Discovery Kids
- Discovery Kids Latin America's current logo since April 7, 2021
- Product type: Television networks Programming blocks;
- Introduced: Discovery Kids Channel October 22, 1996 (United States); November 4, 1996 (Latin America); ;

= Discovery Kids =

Children's educational brand

Discovery Kids is a children's educational brand owned by Warner Bros. Discovery. Starting as a television block within Discovery Channel, the brand expanded as a separate television channel in October 1996. In 2002, the channel began airing a Saturday morning children's programming block on NBC, which ran from October 5, 2002, to September 2, 2006.

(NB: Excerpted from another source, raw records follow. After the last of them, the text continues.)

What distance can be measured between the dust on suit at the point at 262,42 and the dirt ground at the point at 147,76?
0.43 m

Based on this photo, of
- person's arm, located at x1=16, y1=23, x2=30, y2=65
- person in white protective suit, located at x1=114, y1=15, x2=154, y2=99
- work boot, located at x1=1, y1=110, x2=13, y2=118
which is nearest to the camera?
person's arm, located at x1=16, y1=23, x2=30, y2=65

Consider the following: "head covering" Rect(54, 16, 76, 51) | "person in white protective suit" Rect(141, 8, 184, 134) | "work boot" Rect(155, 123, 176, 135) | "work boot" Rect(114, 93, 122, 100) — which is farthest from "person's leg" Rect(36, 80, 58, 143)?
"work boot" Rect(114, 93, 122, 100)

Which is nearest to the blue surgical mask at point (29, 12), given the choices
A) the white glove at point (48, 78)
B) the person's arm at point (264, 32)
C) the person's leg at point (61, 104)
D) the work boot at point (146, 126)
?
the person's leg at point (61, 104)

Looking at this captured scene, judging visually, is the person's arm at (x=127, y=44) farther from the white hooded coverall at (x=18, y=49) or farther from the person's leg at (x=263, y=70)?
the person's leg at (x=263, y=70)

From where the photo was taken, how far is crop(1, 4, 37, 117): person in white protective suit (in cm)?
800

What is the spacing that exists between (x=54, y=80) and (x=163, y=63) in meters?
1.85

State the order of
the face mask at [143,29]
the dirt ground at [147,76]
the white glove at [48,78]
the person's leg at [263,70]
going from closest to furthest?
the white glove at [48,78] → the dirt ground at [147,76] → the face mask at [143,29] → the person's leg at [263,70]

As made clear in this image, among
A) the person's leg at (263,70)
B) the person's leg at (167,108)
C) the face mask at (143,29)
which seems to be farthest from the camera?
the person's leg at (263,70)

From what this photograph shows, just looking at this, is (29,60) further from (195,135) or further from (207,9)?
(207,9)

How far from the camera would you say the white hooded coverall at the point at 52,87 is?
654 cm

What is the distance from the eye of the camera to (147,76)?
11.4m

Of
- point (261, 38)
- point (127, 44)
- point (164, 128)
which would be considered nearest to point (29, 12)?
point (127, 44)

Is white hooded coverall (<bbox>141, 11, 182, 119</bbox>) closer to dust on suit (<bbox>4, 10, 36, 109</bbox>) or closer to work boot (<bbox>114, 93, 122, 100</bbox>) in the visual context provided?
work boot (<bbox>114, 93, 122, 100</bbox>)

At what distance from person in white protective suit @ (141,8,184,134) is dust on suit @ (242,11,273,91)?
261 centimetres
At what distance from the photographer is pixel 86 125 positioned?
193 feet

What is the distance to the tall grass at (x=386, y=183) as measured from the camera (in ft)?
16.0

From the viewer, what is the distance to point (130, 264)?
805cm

Most of Discovery Kids' worldwide channels, as well as its website for children's activities and consumer products, have been either rebranded or shut down. Following the Warner Bros. Discovery merger in 2022, the brand was replaced by the standard Discovery brand for activities and consumer products. As of 2026, Discovery Kids-branded channels continue to broadcast in both India and Latin America. An unbranded morning programming block based on the Latin American channel (formerly branded as Discovery Kids) also airs in the United States on Discovery Familia.

==Channels==
===Current channels===
- Discovery Kids Latin America (launched in 1996; divided into five feeds plus one subfeed)
  - Pan-regional feed (broadcast to most Latin American countries, including the Caribbean)
  - Mexican feed
  - Colombian feed
  - Southern feed (broadcast to Argentina, Paraguay and Uruguay)
    - Chilean subfeed (available in Chile with local advertisement)
  - Brazilian feed (dubbed in Portuguese)
- Discovery Kids India (launched in 2012)

===Former channels===
- Discovery Kids on NBC, programming block on NBC (2002-2006)
- Discovery Kids Australia (2014-2020)
- DKids, broadcast in Middle East and North Africa (2016-2020)
- Discovery Kids UK, time-shared with Discovery Wings (both operated from 2000 to 2007)
- Discovery Kids Asia (2012-2016)

====Rebranded channels====
- Discovery Kids US (1996–2010) – In 2009, the channel became a 50/50 joint venture between Discovery and Hasbro Entertainment and was relaunched as Hub Network in 2010. The channel was relaunched again as Discovery Family in 2014, after Discovery reacquired 10% of Hasbro's stake in the network.
  - Discovery Kids en Español (2005–2007) – A former Spanish-language counterpart to Discovery Kids US. In 2007, the channel merged with Discovery Viajar y Vivir to become Discovery Familia, effectively converting Discovery Kids en Español into a daytime programming block. The block became unbranded in 2014 and currently airs in the morning hours.
- Discovery Kids Canada (2001–2009) – In 2009, Corus announced that the channel would be relaunched as a Canadian version of Nickelodeon under license from MTV Networks. The channel, along with ABC Spark, Disney Jr., Disney XD, and La Chaîne Disney, would all later shut down in 2025 due to financial pressure within Corus.